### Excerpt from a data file
#####

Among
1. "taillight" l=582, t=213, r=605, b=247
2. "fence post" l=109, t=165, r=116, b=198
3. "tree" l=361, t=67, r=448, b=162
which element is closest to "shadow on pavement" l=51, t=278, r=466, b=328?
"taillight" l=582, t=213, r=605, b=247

#####

### TO BE DONE
Rewrite the entries above as a JSON list of strings, one string per line, leaving out any blank lines.

### SOLUTION TO THIS EXERCISE
[
  "Among",
  "1. \"taillight\" l=582, t=213, r=605, b=247",
  "2. \"fence post\" l=109, t=165, r=116, b=198",
  "3. \"tree\" l=361, t=67, r=448, b=162",
  "which element is closest to \"shadow on pavement\" l=51, t=278, r=466, b=328?",
  "\"taillight\" l=582, t=213, r=605, b=247"
]